Pickford, nell’occhio del ciclone: il portiere al pub a bere…

Pickford, nell’occhio del ciclone: il portiere al pub a bere…

Il portiere dell’Everton nuovamente nella bufera mediatica, dopo una bravata che non è sfuggita ai tabloid britannici. Fra l’altro è anche recidivo…

di Redazione Il Posticipo

Pickford nei guai. Il portiere dell’Everton è nuovamente nell’occhio del ciclone. Come riportato dal Sun, l’estremo difensore della squadra di Ancelotti avrebbe violato diverse norme. Un comportamento non esemplare in un momento particolarmente delicato. Le immagini lo ritraggono in un pub lontano da Liverpool a bere birra. Quanto basta, insomma, per rischiare di danneggiare l’immagine del ragazzo, fra l’altro non nuovo a situazioni al limite della tolleranza per un professionista.

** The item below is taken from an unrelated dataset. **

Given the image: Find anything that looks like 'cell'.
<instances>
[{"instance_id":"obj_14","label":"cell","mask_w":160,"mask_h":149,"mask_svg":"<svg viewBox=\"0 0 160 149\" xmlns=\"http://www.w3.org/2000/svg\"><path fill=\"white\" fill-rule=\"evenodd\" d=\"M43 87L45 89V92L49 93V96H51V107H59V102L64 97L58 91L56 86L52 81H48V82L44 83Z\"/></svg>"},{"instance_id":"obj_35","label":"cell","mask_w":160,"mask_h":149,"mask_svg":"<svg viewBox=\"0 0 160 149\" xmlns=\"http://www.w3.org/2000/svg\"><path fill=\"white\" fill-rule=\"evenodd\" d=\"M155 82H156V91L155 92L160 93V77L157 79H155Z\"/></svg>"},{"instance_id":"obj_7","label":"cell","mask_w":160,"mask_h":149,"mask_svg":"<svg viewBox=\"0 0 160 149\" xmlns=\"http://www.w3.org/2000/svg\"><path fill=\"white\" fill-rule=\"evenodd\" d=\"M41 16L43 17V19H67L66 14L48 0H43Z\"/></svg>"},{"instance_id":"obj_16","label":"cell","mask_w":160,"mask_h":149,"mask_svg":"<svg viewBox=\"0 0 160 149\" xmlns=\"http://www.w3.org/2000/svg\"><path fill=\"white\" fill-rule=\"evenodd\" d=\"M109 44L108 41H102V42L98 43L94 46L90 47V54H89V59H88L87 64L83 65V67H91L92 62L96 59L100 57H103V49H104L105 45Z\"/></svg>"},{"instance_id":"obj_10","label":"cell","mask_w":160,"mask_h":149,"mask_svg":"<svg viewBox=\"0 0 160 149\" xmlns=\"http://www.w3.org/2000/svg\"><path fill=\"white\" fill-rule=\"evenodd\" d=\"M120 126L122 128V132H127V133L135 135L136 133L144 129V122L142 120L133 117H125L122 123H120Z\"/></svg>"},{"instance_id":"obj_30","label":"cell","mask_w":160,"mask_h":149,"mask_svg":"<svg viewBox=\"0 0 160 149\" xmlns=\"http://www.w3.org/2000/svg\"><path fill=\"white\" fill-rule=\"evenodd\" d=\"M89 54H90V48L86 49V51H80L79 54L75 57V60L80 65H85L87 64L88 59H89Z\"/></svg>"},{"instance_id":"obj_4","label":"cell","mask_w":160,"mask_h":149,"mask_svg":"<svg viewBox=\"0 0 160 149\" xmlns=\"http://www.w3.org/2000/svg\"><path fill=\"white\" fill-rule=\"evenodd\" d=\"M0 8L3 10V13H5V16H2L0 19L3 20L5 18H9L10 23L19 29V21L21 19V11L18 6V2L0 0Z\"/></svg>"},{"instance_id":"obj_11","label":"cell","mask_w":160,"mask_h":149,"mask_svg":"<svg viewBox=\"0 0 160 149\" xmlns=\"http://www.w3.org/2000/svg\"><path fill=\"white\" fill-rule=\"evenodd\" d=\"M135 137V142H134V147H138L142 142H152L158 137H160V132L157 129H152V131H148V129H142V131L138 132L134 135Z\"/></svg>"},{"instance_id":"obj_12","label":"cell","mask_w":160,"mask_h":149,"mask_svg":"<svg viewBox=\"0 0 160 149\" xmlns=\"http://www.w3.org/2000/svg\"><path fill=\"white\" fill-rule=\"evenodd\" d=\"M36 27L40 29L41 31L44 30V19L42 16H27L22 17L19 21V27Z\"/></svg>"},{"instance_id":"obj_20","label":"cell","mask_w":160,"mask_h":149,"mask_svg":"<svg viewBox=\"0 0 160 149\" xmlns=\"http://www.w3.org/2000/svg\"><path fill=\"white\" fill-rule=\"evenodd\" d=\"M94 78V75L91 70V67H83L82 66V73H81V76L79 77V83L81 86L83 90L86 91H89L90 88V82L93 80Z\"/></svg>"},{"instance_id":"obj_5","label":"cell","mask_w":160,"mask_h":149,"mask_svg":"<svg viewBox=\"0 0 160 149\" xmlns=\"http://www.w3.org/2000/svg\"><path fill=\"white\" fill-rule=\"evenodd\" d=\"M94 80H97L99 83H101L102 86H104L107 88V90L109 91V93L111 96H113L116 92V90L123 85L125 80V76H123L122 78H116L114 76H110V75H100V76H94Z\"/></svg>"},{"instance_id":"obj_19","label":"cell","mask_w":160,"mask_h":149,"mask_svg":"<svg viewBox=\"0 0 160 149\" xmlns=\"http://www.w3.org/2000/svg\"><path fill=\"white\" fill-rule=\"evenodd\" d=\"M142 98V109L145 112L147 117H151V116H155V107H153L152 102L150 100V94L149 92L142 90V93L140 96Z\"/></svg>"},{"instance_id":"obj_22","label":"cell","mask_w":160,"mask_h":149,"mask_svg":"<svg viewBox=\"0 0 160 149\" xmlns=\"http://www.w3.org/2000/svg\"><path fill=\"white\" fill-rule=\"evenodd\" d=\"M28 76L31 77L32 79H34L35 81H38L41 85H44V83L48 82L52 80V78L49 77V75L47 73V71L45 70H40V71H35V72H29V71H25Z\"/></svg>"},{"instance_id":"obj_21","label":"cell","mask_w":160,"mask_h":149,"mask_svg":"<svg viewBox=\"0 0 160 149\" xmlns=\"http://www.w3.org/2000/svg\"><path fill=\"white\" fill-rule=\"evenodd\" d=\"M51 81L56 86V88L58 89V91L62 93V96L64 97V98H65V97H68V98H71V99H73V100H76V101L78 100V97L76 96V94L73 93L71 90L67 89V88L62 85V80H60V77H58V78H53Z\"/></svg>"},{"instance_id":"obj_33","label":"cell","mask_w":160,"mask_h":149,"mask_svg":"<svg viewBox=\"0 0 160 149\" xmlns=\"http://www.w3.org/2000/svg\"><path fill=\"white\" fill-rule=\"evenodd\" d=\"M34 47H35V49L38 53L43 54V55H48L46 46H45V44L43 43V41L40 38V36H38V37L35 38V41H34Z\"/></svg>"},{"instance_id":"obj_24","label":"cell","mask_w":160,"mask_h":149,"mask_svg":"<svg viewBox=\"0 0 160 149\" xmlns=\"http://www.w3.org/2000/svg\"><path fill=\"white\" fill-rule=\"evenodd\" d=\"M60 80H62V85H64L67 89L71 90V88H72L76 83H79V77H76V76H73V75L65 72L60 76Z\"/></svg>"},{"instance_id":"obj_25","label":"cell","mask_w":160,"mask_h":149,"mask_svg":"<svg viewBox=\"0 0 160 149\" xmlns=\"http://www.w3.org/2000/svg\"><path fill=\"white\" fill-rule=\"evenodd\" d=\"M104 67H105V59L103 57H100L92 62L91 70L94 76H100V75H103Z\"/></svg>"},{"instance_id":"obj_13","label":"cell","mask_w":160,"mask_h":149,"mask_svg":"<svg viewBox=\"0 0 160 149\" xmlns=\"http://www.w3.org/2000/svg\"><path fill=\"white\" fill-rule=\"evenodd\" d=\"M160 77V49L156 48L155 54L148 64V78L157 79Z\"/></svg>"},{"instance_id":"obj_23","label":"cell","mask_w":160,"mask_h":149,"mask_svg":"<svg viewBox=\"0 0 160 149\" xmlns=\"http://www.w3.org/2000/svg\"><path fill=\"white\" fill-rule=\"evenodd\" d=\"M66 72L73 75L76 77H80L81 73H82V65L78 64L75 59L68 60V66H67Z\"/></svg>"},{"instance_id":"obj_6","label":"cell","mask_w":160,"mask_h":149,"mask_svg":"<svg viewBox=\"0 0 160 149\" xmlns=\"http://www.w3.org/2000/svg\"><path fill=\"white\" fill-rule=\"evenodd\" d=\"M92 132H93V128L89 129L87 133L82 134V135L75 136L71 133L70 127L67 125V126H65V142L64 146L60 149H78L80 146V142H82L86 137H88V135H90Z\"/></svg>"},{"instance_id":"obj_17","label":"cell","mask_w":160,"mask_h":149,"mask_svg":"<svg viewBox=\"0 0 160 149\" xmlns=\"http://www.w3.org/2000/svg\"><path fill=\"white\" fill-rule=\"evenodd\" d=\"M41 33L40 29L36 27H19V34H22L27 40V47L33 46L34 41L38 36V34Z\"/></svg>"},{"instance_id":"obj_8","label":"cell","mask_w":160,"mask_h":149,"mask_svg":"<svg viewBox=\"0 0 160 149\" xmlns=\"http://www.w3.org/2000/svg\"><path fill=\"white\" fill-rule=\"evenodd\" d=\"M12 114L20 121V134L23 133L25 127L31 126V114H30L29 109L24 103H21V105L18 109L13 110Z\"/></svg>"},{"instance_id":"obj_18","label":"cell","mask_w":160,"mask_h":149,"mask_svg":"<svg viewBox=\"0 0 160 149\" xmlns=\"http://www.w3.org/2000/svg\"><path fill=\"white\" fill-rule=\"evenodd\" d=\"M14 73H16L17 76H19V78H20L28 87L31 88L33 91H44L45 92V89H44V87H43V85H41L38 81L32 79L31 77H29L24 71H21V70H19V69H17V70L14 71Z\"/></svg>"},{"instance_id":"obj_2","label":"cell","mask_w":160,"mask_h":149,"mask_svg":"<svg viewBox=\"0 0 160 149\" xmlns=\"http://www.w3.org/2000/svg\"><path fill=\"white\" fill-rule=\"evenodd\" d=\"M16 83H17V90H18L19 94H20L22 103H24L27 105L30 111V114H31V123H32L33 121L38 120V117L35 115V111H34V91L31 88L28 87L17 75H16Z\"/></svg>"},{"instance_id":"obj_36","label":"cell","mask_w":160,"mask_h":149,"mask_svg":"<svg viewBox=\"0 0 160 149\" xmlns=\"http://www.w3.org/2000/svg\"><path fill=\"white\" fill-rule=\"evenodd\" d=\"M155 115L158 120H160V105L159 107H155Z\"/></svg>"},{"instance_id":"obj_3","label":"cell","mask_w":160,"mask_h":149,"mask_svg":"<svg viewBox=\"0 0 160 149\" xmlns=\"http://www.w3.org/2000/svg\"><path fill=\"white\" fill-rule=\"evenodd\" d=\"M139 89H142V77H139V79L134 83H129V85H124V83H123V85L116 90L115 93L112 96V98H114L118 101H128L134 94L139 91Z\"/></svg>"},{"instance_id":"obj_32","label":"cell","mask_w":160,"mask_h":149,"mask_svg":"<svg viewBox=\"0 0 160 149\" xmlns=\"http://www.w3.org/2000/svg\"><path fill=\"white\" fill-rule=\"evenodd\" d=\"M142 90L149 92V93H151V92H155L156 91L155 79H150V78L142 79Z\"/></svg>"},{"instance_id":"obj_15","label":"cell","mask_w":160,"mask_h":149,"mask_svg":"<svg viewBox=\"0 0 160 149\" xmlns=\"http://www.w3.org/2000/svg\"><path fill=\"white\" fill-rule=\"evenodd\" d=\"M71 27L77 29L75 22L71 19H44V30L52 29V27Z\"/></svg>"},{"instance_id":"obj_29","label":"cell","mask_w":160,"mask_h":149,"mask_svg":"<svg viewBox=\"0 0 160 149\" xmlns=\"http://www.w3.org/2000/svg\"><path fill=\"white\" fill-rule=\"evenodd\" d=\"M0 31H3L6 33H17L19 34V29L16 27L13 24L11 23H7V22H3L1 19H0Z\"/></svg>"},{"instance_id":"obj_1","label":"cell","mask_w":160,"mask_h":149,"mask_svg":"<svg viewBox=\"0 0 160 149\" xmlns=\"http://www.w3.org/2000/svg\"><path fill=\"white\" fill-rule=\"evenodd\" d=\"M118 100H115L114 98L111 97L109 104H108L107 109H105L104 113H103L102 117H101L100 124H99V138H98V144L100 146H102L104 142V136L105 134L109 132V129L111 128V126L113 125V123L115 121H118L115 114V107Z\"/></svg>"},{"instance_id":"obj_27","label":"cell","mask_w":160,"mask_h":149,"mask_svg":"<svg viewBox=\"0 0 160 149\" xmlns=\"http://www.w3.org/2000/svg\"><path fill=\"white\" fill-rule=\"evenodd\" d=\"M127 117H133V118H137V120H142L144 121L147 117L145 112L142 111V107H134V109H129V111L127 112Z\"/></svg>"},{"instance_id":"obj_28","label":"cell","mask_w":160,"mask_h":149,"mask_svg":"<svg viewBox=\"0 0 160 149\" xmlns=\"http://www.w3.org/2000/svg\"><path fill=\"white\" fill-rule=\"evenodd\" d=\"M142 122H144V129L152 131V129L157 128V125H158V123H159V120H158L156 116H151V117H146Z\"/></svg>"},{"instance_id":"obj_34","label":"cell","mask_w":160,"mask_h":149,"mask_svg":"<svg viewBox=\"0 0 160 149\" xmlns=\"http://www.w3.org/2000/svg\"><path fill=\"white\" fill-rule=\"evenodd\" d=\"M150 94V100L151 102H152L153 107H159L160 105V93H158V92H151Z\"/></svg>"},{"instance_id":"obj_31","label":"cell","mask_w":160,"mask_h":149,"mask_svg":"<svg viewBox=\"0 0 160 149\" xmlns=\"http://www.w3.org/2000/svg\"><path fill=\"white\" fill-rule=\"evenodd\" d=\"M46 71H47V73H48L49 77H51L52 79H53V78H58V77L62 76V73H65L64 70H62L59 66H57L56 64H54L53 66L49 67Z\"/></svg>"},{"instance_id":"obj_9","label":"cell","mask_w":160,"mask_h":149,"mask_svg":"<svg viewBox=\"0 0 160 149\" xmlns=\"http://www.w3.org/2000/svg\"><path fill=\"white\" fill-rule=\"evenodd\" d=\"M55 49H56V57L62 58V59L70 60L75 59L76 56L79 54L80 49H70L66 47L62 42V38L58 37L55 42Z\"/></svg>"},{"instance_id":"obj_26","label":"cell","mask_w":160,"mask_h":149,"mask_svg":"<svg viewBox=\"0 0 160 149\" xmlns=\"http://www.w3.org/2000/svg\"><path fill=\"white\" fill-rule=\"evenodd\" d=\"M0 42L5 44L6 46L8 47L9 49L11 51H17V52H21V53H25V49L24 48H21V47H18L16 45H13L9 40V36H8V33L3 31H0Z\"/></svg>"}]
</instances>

PUB – L’Everton, come noto, è in isolamento a causa del Coronavirus, ma evidentemente l’estremo difensore non ha recepito bene quale fossero le indicazioni da tenere. Le immagini parlano da sole. Pickford si è allontanato dalla città, recandosi a Durham per assistere a un match di boxe. E, come se non bastasse, è stato sorpreso a bere birra in compagnia di amici senza curarsi delle norme più elementari per evitare il contagio. Nelle immagini diffuse e rintracciabili sul sito del Sun, fra l’altro, il giocatore appare anche con il figlio in braccio e il bambino gli infila le mani in bocca. Insomma, non esattamente l’immagine migliore possibile.

RECIDIVO – Pickford, fra l’altro, è anche recidivo. Nello scorso dicembre Ancelotti ha immediatamente dovuto fare i conti con l’indisciplina del ragazzo, che era stato beccato ai mondali di freccette,mentre si divertiva un po’ troppo e non certo come un atleta, in compagnia di altri tifosi. In quella occasione Pickford si fece riconoscere bevendo, tutta d’un fiato una pinta di birra in un periodo (gli eventi risalgono allo scorso Natale) in cui gli impegni erano densissimi.  Non certo insomma, comportamenti che è lecito attendersi da un professionista specialmente in una situazione in cui molti suoi colleghi si impegnano nel diffondere messaggi di sostegno.